Ils sont trois. Un chevalier sans visage, un valet pleutre et sournois et une jeune fille rousse au tempérament de feu. Ces compagnons d’infortune errent sans véritable but en pleine guerre de 100 ans. En chemin, ils croiseront de dangereux lutins, de terribles Dhuards et devront déjouer un complot machiavélique. Ensemble, ils vivront une épopée pleine de bruit et de fureur dont certains ne sortiront pas indemnes...

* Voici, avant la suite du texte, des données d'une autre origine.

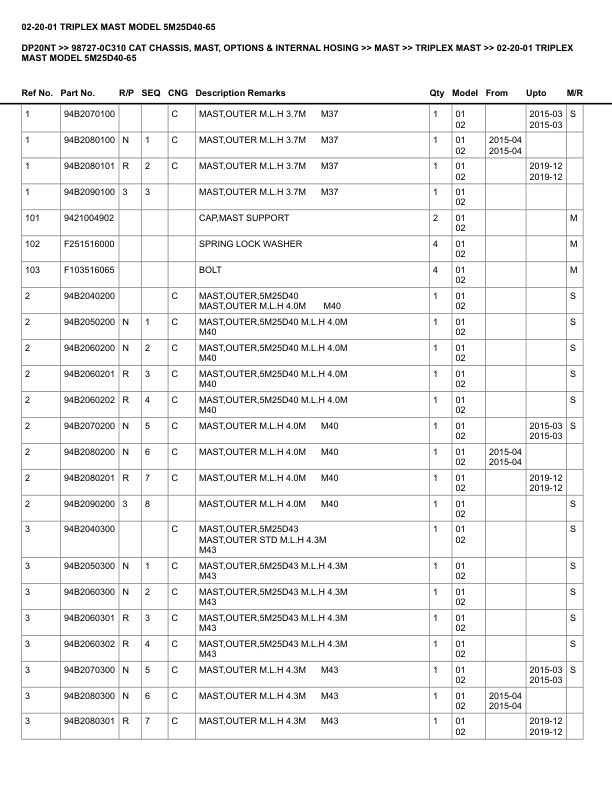 02-20-01 TRIPLEX MAST MODEL 5M25D40-65

DP20NT >> 98727-0C310 CAT CHASSIS, MAST, OPTIONS & INTERNAL HOSING >> MAST >> TRIPLEX MAST >> 02-20-01 TRIPLEX MAST MODEL 5M25D40-65

| Ref No. | Part No. | R/P | SEQ | CNG | Description Remarks | Qty | Model | From | Upto | M/R |
|---|---|---|---|---|---|---|---|---|---|---|
| 1 | 94B2070100 | | | C | MAST,OUTER M.L.H 3.7M M37 | 1 | 01 02 | | 2015-03 2015-03 | S |
| 1 | 94B2080100 | N | 1 | C | MAST,OUTER M.L.H 3.7M M37 | 1 | 01 02 | 2015-04 2015-04 | | |
| 1 | 94B2080101 | R | 2 | C | MAST,OUTER M.L.H 3.7M M37 | 1 | 01 02 | | 2019-12 2019-12 | |
| 1 | 94B2090100 | 3 | 3 | | MAST,OUTER M.L.H 3.7M M37 | 1 | 01 02 | | | |
| 101 | 9421004902 | | | | CAP,MAST SUPPORT | 2 | 01 02 | | | M |
| 102 | F251516000 | | | | SPRING LOCK WASHER | 4 | 01 02 | | | M |
| 103 | F103516065 | | | | BOLT | 4 | 01 02 | | | M |
| 2 | 94B2040200 | | | C | MAST,OUTER,5M25D40 MAST,OUTER M.L.H 4.0M M40 | 1 | 01 02 | | | S |
| 2 | 94B2050200 | N | 1 | C | MAST,OUTER,5M25D40 M.L.H 4.0M M40 | 1 | 01 02 | | | S |
| 2 | 94B2060200 | N | 2 | C | MAST,OUTER,5M25D40 M.L.H 4.0M M40 | 1 | 01 02 | | | S |
| 2 | 94B2060201 | R | 3 | C | MAST,OUTER,5M25D40 M.L.H 4.0M M40 | 1 | 01 02 | | | S |
| 2 | 94B2060202 | R | 4 | C | MAST,OUTER,5M25D40 M.L.H 4.0M M40 | 1 | 01 02 | | | S |
| 2 | 94B2070200 | N | 5 | C | MAST,OUTER M.L.H 4.0M M40 | 1 | 01 02 | | 2015-03 2015-03 | S |
| 2 | 94B2080200 | N | 6 | C | MAST,OUTER M.L.H 4.0M M40 | 1 | 01 02 | 2015-04 2015-04 | | |
| 2 | 94B2080201 | R | 7 | C | MAST,OUTER M.L.H 4.0M M40 | 1 | 01 02 | | 2019-12 2019-12 | |
| 2 | 94B2090200 | 3 | 8 | | MAST,OUTER M.L.H 4.0M M40 | 1 | 01 02 | | | S |
| 3 | 94B2040300 | | | C | MAST,OUTER,5M25D43 MAST,OUTER STD M.L.H 4.3M M43 | 1 | 01 02 | | | S |
| 3 | 94B2050300 | N | 1 | C | MAST,OUTER,5M25D43 M.L.H 4.3M M43 | 1 | 01 02 | | | S |
| 3 | 94B2060300 | N | 2 | C | MAST,OUTER,5M25D43 M.L.H 4.3M M43 | 1 | 01 02 | | | S |
| 3 | 94B2060301 | R | 3 | C | MAST,OUTER,5M25D43 M.L.H 4.3M M43 | 1 | 01 02 | | | S |
| 3 | 94B2060302 | R | 4 | C | MAST,OUTER,5M25D43 M.L.H 4.3M M43 | 1 | 01 02 | | | S |
| 3 | 94B2070300 | N | 5 | C | MAST,OUTER M.L.H 4.3M M43 | 1 | 01 02 | | 2015-03 2015-03 | S |
| 3 | 94B2080300 | N | 6 | C | MAST,OUTER M.L.H 4.3M M43 | 1 | 01 02 | 2015-04 2015-04 | | |
| 3 | 94B2080301 | R | 7 | C | MAST,OUTER M.L.H 4.3M M43 | 1 | 01 02 | | 2019-12 2019-12 | |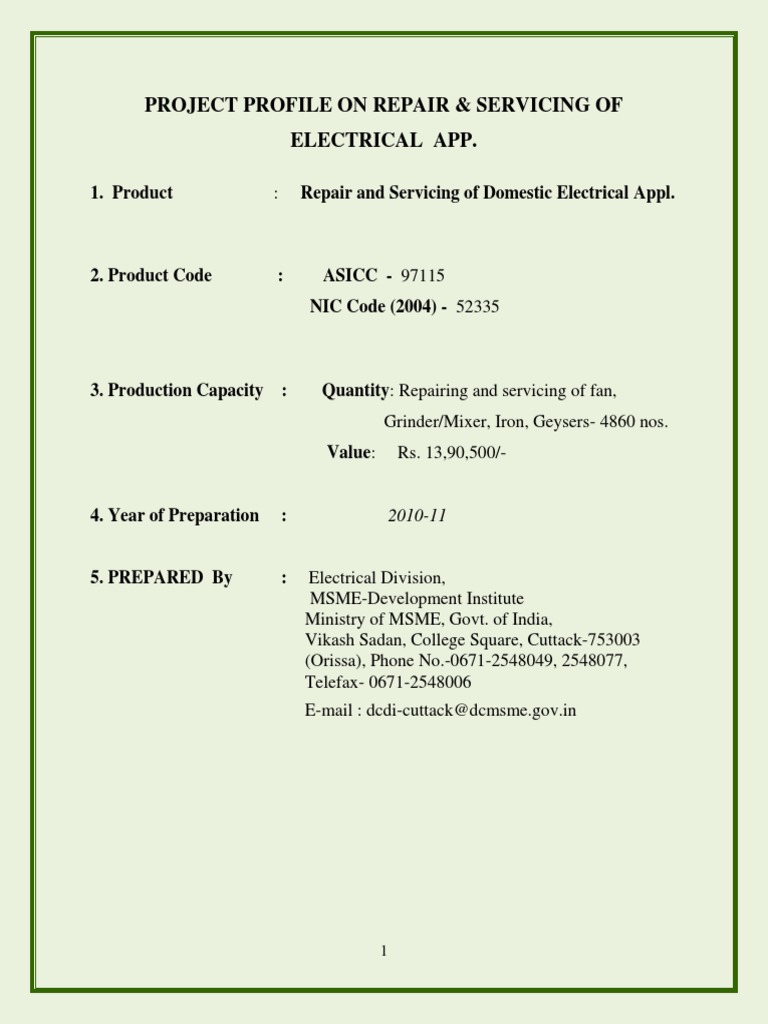 PROJECT PROFILE ON REPAIR & SERVICING OF ELECTRICAL APP.

1. Product : Repair and Servicing of Domestic Electrical Appl.

2. Product Code : ASICC - 97115
NIC Code (2004) - 52335

3. Production Capacity : Quantity: Repairing and servicing of fan, Grinder/Mixer, Iron, Geysers- 4860 nos.
Value: Rs. 13,90,500/-

4. Year of Preparation : 2010-11

5. PREPARED By : Electrical Division,
MSME-Development Institute
Ministry of MSME, Govt. of India,
Vikash Sadan, College Square, Cuttack-753003
(Orissa), Phone No.-0671-2548049, 2548077,
Telefax- 0671-2548006
E-mail : dcdi-cuttack@dcmsme.gov.in

1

Le premier album est très bon et constitue une belle entrée en matière. Les personnages sont déjà clairement définis. L’intrusion du fantastique semble naturelle et ne pose pas de problème de compréhension. Bref, c’est un tome d’introduction de grande qualité. On ne peut malheureusement pas en dire autant du second. Le propos est confus, verbeux en diable, alambiqué. Le fantastique est présent à chaque page et l’aspect onirique prend le pas sur tous les autres. Un album que j’ai eu beaucoup de mal à finir. Heureusement, le niveau remonte sacrément avec le troisième opus, de loin le plus abouti. 140 pages, une profondeur et une densité dignes d’un roman. Beaucoup de personnages mais une construction imparable qui laisse l’ensemble d’une grande lisibilité. Naviguant entre le récit historique, le policier médiéval et le conte, ce volume où les histoires s’entrelacent sans jamais perdre le lecteur (pour peu qu’il reste attentif) est maîtrisé avec brio. Et puis l’action se passe en ville et au cœur d’un château, c’est qui rend l’intrigue beaucoup plus réaliste. Une sorte de plongée en immersion dans la réalité urbaine de l’époque assez fascinante.
Que retenir de cette imposante trilogie ? D’abord le plaisir de parcourir les contrées moyenâgeuses avec ces attachants compagnons. Le preux chevalier sans visage, courageux et toujours prompt à lutter contre le mal. Anicet, son valet mignon mais apparemment lâche. Et la belle Mariotte, femme libre, sauvageonne et finalement si moderne. Ensuite, les dialogues d’antan dont on ne saisit pas toujours le sens mais qui possèdent une musicalité envoutante. Enfin, l’éblouissement devant le talent graphique de Bourgeon, son découpage au cordeau, son trait réaliste et si expressif, l’atmosphère particulière qu’il parvient avec créer avec un choix de couleurs d’une grande pertinence et des décors somptueux. Là encore, pour le dessin, ma préférence va, et de loin, au troisième tome qui est clairement le plus abouti.
Une série du début des années 80 devenue aujourd’hui un classique. Certes l’ensemble n’est pas facile d’accès et demande plusieurs relectures pour que l’on en saisisse les enjeux et la finesse, mais au final, difficile d’oublier cet univers mâtiné de mystère, de violence et d’érotisme ou l’aspect fantastique des légendes vient côtoyer la dure réalité d’une époque où la guerre dura 100 ans.
Les compagnons de crépuscule : l'intégrale de François Bourgeon, Éditions 12 bis, 2010. 245 pages. 45 euros.